Rekordowa frekwencja w Karkonoszach

Obserwatorium meteorologiczne na Śnieżce

W czasie wakacji w wielu miejscach było tłoczno, ale tylko niektóre miejsca mogą pochwalić się rekordową frekwencją. Powody do radości ma Karkonoski Park Narodowy, który w lipcu i sierpniu odwiedziło odpowiednio 330 i 340 tys. osób.

Jak powiedział w rozmowie z Gazetą Wyborczą Andrzej Raj, dyrektor Karkonoskiego Parku Narodowego, w wakacje padł rekord frekwencji turystów w KPN – W lipcu odwiedziło nas ponad 330 tys. osób, a w sierpniu prawie 340 tysięcy – tłumaczy. Warto dodać, że są to dane dotyczące jedynie turystów wchodzących na teren parku od polskiej strony. Dodatkowe dane mają Czesi, mają one zostać przekazane jeszcze w tym tygodniu.

Co ciekawe, w zeszłoroczne wakacje w Karkonoszach turystów było mniej – o 20 proc. w lipcu i 10 proc. w sierpniu. – To efekt pandemii koronawirusa. Turyści nie wyjechali za granicę i zostali w kraju. To również kwestia bonu turystycznego i 500 plus. Na szlakach widać wielu nowych ludzi, którzy są słabiej przygotowani do wędrowania – dodaje dyrektor KPN.

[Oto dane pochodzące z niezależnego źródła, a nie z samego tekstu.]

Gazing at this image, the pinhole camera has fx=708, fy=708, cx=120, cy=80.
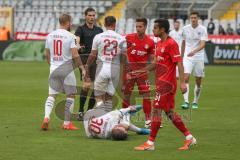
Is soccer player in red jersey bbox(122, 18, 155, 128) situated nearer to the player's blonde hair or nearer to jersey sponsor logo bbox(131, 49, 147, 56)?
jersey sponsor logo bbox(131, 49, 147, 56)

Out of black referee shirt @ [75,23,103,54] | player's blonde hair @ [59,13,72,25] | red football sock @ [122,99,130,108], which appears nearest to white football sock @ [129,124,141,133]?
red football sock @ [122,99,130,108]

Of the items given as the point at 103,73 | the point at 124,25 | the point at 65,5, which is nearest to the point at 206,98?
the point at 103,73

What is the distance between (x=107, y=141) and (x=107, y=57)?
6.73ft

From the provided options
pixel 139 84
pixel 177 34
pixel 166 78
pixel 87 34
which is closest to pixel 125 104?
pixel 139 84

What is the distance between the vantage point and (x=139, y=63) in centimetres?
1441

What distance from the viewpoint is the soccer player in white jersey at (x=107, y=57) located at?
13508mm

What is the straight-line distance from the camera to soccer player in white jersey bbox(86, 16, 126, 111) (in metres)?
13.5

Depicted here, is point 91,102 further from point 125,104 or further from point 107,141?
point 107,141

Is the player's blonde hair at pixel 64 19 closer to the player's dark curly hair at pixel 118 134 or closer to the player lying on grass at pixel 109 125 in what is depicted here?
the player lying on grass at pixel 109 125

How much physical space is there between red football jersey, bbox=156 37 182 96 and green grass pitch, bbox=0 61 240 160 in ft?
3.26

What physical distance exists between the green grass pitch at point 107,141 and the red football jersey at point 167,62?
3.26ft

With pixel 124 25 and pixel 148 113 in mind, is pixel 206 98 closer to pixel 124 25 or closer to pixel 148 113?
pixel 148 113

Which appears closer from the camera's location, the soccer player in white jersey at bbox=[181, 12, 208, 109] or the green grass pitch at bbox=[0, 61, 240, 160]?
the green grass pitch at bbox=[0, 61, 240, 160]

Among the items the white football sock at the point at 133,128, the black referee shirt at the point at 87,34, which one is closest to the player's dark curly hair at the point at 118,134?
the white football sock at the point at 133,128
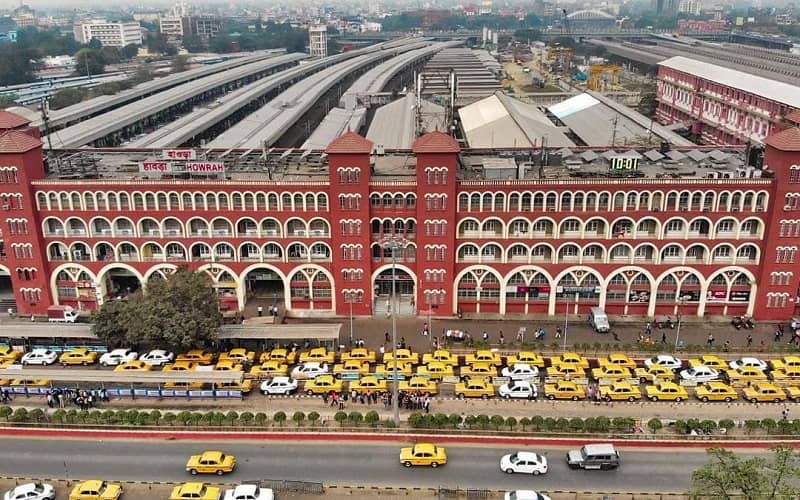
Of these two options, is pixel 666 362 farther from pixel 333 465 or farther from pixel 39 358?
pixel 39 358

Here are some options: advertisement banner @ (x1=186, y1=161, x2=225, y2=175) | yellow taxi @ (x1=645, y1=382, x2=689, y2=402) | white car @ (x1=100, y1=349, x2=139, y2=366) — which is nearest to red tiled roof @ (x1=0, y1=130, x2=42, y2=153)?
advertisement banner @ (x1=186, y1=161, x2=225, y2=175)

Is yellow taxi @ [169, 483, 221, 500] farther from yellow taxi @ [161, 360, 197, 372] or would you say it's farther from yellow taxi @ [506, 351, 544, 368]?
yellow taxi @ [506, 351, 544, 368]

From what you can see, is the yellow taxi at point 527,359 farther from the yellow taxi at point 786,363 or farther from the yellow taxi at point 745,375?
the yellow taxi at point 786,363

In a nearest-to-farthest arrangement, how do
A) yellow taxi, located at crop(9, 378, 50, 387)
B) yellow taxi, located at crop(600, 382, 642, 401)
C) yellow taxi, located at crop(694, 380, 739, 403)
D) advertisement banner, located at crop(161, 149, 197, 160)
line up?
yellow taxi, located at crop(694, 380, 739, 403) < yellow taxi, located at crop(600, 382, 642, 401) < yellow taxi, located at crop(9, 378, 50, 387) < advertisement banner, located at crop(161, 149, 197, 160)

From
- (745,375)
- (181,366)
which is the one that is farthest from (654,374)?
(181,366)

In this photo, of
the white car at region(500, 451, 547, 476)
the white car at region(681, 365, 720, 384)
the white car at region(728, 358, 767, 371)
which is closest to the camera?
the white car at region(500, 451, 547, 476)
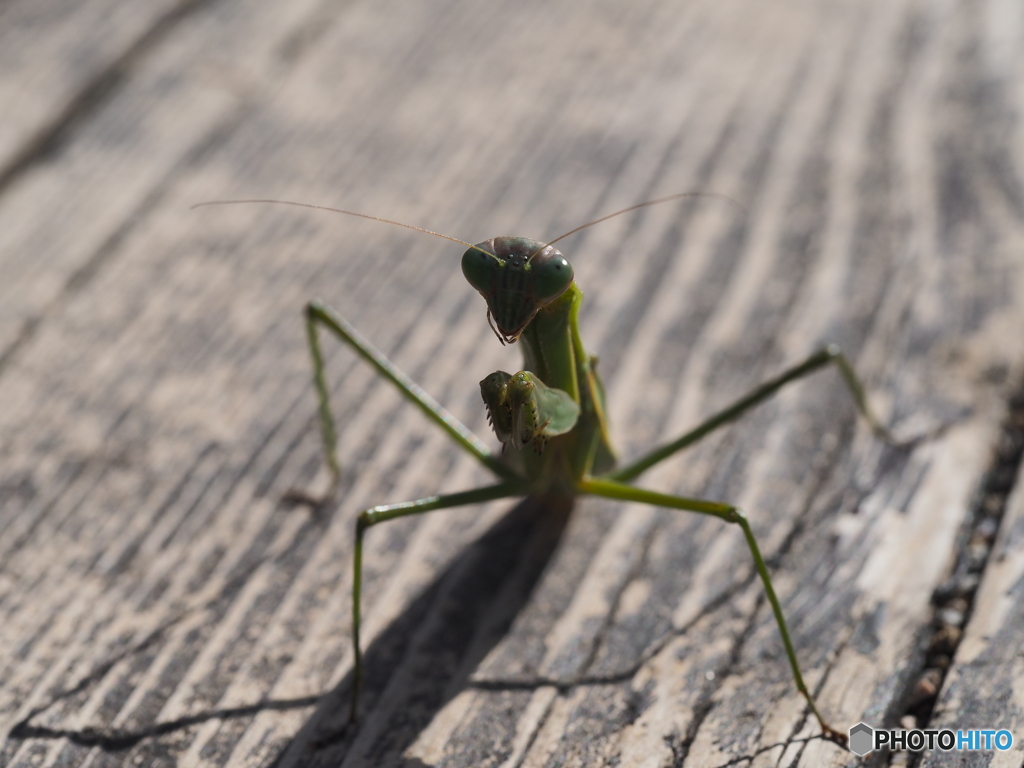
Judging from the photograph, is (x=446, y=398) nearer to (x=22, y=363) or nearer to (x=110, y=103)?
(x=22, y=363)

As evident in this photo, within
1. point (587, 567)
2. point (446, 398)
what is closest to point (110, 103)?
point (446, 398)

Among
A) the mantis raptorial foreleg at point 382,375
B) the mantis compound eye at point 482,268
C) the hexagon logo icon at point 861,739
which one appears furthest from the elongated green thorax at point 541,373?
the hexagon logo icon at point 861,739

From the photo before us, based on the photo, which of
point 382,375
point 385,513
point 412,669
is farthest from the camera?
point 382,375

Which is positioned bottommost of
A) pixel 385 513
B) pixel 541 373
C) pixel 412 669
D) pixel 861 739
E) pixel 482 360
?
pixel 861 739

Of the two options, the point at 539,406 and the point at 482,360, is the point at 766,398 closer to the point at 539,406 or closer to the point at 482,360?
the point at 539,406

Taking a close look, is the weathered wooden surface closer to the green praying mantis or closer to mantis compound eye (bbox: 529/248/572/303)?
the green praying mantis

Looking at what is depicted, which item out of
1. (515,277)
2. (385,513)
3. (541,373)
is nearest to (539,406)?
(541,373)

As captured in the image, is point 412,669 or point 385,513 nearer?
point 412,669

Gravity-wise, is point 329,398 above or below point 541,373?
above
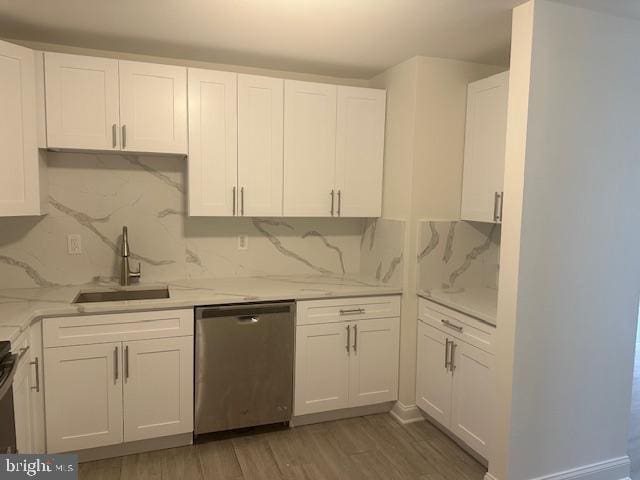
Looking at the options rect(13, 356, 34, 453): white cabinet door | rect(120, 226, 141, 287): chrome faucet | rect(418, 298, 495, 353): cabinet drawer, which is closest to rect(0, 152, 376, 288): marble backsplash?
rect(120, 226, 141, 287): chrome faucet

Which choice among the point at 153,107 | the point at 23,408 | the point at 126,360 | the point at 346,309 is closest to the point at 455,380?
the point at 346,309

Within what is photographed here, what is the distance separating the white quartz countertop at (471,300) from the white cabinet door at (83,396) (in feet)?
6.24

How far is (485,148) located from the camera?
2.83 metres

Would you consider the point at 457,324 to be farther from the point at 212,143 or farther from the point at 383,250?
the point at 212,143

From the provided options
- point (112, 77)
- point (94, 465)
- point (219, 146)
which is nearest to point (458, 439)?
point (94, 465)

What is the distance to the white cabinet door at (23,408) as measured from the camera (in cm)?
205

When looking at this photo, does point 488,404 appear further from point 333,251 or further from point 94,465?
point 94,465

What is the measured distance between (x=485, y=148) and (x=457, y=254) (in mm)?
739

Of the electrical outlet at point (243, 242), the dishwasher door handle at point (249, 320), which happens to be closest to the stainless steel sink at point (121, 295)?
the dishwasher door handle at point (249, 320)

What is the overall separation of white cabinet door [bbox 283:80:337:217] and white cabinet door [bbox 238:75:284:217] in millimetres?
57

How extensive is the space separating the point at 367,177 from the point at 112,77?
1728mm

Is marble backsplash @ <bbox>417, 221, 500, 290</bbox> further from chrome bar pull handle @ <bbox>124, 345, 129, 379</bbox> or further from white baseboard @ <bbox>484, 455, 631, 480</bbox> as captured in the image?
chrome bar pull handle @ <bbox>124, 345, 129, 379</bbox>

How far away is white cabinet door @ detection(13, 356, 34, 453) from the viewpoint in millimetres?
2053

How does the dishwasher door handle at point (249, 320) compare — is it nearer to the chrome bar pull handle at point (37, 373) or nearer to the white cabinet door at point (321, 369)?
the white cabinet door at point (321, 369)
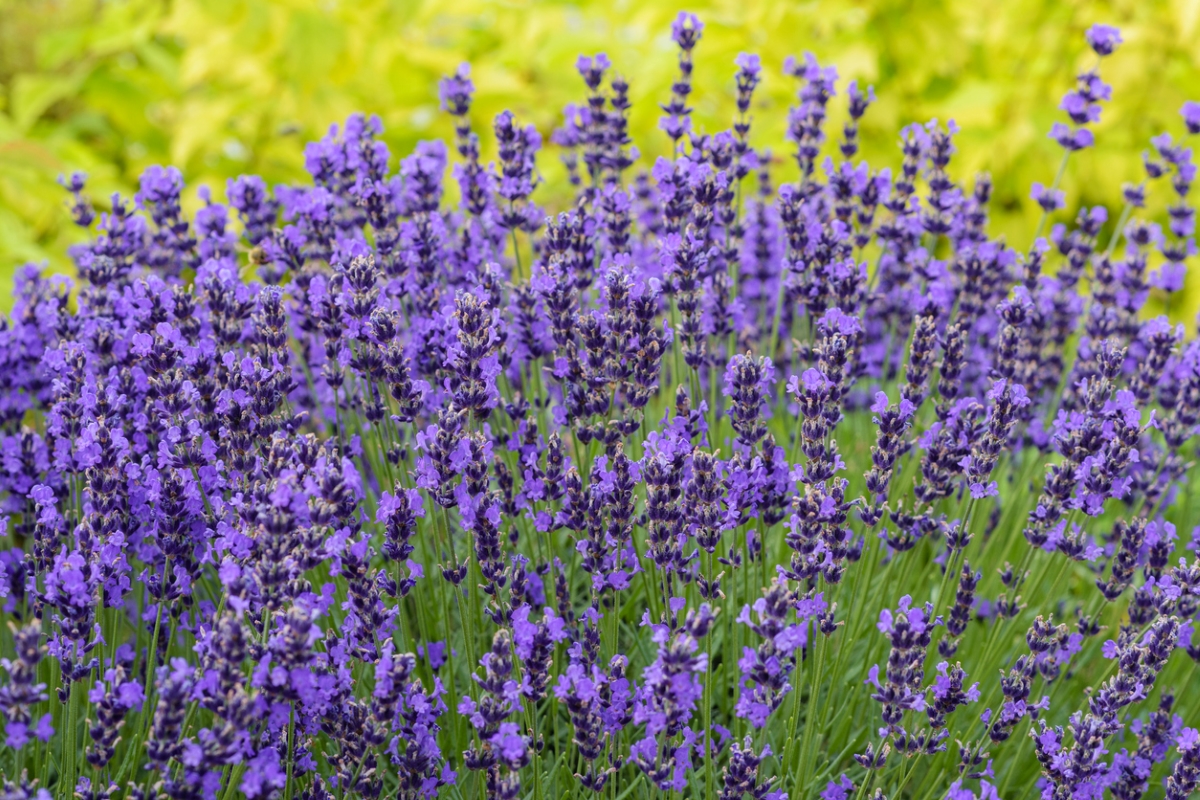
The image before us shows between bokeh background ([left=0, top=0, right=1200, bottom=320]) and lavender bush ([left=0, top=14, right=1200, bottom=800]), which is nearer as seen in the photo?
lavender bush ([left=0, top=14, right=1200, bottom=800])

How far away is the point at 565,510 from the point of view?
2314mm

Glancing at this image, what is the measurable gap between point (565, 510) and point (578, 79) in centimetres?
468

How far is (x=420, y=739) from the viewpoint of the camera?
2016 millimetres

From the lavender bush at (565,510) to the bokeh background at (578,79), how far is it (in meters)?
2.81

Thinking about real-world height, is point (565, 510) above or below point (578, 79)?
below

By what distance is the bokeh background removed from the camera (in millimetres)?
6137

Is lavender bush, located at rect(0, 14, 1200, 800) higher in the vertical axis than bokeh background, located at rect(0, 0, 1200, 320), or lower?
lower

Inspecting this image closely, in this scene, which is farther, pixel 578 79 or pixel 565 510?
pixel 578 79

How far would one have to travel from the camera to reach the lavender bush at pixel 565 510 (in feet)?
6.29

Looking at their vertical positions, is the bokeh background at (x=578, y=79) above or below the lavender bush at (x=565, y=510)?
above

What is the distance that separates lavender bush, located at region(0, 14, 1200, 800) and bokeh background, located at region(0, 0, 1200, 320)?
2813mm

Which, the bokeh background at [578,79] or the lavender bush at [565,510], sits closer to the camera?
the lavender bush at [565,510]

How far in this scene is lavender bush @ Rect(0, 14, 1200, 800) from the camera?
6.29 ft

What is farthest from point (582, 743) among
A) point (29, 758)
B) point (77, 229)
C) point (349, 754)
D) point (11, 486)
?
point (77, 229)
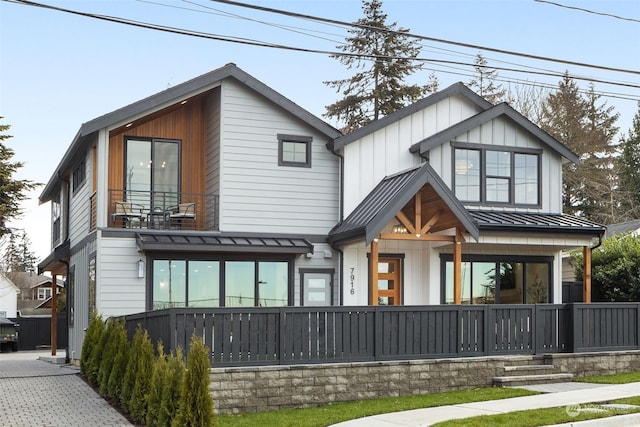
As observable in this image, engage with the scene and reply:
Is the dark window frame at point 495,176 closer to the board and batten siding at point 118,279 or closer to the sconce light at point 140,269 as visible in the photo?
the sconce light at point 140,269

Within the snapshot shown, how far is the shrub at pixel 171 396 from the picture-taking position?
1170 cm

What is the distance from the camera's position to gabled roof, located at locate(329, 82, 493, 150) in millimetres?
20906

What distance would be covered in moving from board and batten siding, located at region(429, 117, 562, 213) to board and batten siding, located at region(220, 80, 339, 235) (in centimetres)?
273

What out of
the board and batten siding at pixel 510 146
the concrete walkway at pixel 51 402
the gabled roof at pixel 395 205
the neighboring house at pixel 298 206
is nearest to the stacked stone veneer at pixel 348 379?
the concrete walkway at pixel 51 402

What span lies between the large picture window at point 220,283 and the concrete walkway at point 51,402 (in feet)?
9.29

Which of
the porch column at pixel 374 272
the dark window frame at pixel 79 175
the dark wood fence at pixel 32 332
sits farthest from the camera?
the dark wood fence at pixel 32 332

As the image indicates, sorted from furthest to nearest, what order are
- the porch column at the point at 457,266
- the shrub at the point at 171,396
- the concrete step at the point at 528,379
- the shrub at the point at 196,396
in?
the porch column at the point at 457,266 → the concrete step at the point at 528,379 → the shrub at the point at 171,396 → the shrub at the point at 196,396

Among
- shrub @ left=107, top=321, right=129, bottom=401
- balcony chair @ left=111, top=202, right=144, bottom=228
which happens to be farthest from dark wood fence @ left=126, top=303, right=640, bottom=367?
balcony chair @ left=111, top=202, right=144, bottom=228

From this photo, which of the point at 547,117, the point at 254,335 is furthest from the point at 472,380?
the point at 547,117

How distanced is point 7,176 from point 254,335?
96.2ft

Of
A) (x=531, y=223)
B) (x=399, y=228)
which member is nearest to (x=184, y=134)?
(x=399, y=228)

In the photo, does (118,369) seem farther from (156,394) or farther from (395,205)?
(395,205)

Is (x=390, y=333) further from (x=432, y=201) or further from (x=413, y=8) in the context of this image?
(x=413, y=8)

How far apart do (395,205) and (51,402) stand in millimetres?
8035
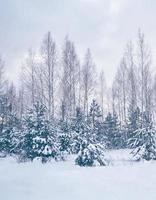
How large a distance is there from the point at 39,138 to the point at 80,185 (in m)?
9.40

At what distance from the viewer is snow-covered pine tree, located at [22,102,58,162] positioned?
18500 mm

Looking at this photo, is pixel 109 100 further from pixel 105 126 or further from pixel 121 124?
pixel 105 126

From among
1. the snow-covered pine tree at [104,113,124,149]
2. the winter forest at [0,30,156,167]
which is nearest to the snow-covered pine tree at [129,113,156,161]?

Oczywiście największą popularnością cieszy się Śnieżka. W czasie wakacji każdego dnia na jej szczycie stawało od 7 do 10 tys. osób. Dla porównania na wzgórze Chojnik dziennie wchodziło maksymalnie 1,5 tys. osób. Już na początku sierpnia pisaliśmy o tym, że na Śnieżce jest bardzo tłoczno, a miejscami tworzą się korki.

Z powodu dużej frekwencji pracownicy Karkonoskiego Parku Narodowego prowadzili szereg działań mających na celu rozproszenie turystów, czyli akcję Weekend bez Śnieżki czy zapobieganie zadeptywaniu alpejskiej murawy nie tylko poprzez montaż ogrodzeń, ale i dzięki akcjom edukacyjnym.

Jak tłumaczy dyrektor KPN, rozproszenie turystów jest możliwe, ale potrwa. – Takie programy nie przyniosą efektów od razu. One muszą potrwać miesiącami i latami. Ale kropa skałę drąży – dodaje.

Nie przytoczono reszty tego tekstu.